At issue are some overseas firms that advise expats to transfer or switch their UK pensions into a self-invested personal pension (SIPP) – often marketed as an ‘international SIPP’ – in which they are then invested in offshore investment, or life, bonds.
The FCA gave a damning response to expat Brits with reservations about the level of charges being demanded for these arrangements.
“We are concerned that consumers who invest in this way may be exposed to high and/or unnecessary charges,” it said.
Tax benefits of investing through an offshore investment bond “are largely redundant to someone investing in a UK personal pension scheme”, the FCA added.
Those approached by an adviser selling SIPPs invested in offshore life bonds, were warned to consider if they are really in their best interests, and to be completely clear on all the charges that will or may apply, including exit penalties to leave the scheme.
Unfortunately this is often not easy.
Rules for financial advisers vary hugely from country to country.

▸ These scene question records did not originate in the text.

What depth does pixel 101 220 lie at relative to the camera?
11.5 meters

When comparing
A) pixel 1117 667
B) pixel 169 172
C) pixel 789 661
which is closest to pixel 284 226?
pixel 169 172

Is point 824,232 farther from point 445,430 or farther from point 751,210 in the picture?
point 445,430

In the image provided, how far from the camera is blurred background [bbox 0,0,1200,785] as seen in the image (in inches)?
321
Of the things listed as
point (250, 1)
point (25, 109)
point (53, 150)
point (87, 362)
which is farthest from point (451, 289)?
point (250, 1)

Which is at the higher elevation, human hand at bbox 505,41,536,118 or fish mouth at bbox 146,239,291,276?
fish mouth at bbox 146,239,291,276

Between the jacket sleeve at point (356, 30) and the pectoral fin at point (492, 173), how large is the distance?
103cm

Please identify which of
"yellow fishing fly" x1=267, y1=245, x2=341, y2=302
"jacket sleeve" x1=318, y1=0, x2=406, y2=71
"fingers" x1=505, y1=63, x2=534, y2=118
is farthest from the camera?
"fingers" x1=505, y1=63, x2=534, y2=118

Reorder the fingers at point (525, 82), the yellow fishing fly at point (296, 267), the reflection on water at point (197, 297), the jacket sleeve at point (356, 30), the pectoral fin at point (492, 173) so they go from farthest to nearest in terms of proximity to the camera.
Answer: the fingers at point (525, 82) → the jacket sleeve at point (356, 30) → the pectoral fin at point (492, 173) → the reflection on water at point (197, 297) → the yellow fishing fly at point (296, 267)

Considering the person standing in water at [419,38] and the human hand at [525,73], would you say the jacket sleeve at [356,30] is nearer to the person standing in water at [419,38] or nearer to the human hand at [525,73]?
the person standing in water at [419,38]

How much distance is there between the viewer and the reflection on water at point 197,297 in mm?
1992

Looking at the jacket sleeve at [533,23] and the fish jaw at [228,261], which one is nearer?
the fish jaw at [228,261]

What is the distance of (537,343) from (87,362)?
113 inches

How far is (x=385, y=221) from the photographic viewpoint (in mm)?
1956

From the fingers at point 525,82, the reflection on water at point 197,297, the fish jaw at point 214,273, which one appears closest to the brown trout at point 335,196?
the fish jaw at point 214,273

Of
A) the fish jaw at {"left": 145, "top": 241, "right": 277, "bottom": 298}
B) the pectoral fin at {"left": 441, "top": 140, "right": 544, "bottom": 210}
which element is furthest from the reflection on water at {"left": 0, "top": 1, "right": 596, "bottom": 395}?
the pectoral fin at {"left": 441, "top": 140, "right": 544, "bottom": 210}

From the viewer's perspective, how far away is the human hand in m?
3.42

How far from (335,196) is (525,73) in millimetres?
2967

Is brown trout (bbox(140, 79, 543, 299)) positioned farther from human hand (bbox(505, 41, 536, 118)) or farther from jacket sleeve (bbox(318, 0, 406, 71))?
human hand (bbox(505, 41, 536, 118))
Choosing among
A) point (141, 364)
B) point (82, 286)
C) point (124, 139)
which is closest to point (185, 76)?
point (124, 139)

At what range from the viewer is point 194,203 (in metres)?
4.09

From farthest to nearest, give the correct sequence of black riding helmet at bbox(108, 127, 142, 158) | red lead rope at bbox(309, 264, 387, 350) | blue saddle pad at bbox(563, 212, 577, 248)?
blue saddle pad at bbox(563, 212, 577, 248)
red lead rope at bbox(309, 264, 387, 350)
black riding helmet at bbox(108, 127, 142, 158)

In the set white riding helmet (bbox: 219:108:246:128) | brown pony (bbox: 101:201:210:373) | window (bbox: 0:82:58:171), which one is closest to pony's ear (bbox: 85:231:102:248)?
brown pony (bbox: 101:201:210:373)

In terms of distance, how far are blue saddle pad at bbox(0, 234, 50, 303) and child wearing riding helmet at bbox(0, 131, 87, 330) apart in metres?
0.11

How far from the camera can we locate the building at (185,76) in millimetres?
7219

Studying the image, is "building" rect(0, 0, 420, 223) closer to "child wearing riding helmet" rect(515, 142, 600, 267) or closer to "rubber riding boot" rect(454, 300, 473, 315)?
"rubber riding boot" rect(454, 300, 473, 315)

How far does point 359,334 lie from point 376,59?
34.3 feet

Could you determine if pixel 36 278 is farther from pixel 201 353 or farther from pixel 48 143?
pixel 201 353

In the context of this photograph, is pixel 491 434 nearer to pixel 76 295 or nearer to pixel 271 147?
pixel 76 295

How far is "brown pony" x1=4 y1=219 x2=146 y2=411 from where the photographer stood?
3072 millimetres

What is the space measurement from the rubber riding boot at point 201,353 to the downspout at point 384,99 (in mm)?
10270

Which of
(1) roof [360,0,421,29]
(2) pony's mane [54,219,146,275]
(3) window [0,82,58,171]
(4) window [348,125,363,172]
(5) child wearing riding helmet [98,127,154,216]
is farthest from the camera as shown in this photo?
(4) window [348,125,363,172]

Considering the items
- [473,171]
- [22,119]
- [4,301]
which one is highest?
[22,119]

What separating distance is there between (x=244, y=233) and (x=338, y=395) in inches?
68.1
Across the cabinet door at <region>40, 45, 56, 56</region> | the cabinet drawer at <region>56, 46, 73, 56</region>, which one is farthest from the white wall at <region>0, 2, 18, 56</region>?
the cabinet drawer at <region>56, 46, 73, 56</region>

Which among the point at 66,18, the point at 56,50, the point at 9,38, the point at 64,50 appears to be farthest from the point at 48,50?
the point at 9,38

And while some are honest and upfront about how much their advice will cost you, others hide it in layers and undisclosed commissions.
Commission-based advice was banned in the UK in 2012 after the financial watchdog ruled it encouraged advisers to sell products or services a client may not want or need.
But it is still common practice in many countries where expats go for work or to retire, leaving them vulnerable to unscrupulous sales people, who often claim their advice is ‘free’. This is never true.
You still pay, but in a way that is less transparent. Many charges can be hidden by commissions, for example:
- an adviser may take an undisclosed cut from your original investment, without telling you about the negative impact it will have
- some also take kickbacks from fund managers, pension trustees and introducers, in exchange for selling you their products and services
Every extra pair of hands (or company) that touches your money takes a cut, and though it may not initially seem like it, you can end up with far less in retirement.
Members of a defined benefit, or ‘final salary’, pension who are considering transferring into Life Bonds received a special caution from the FCA.
In some circumstances moving a defined benefit pension may be the right decision for a retiree. But it is important to get clear, impartial professional advice from a pension transfer specialist first.
Defined benefit pensions include valuable benefits like a guaranteed income for life rising with inflation, which, once transferred, are lost forever, so retirees need to be aware of the different outcomes of any decision.
Anyone advised to make any changes to any type of pension needs to consider very carefully what advantage that offers, demand in explicit terms the cost overall, and if it is more than they are currently paying, ask for a detailed explanation of why.
Remember, you can’t control investment performance, but you can keep a tight grip on charges, and that will pay long term dividends.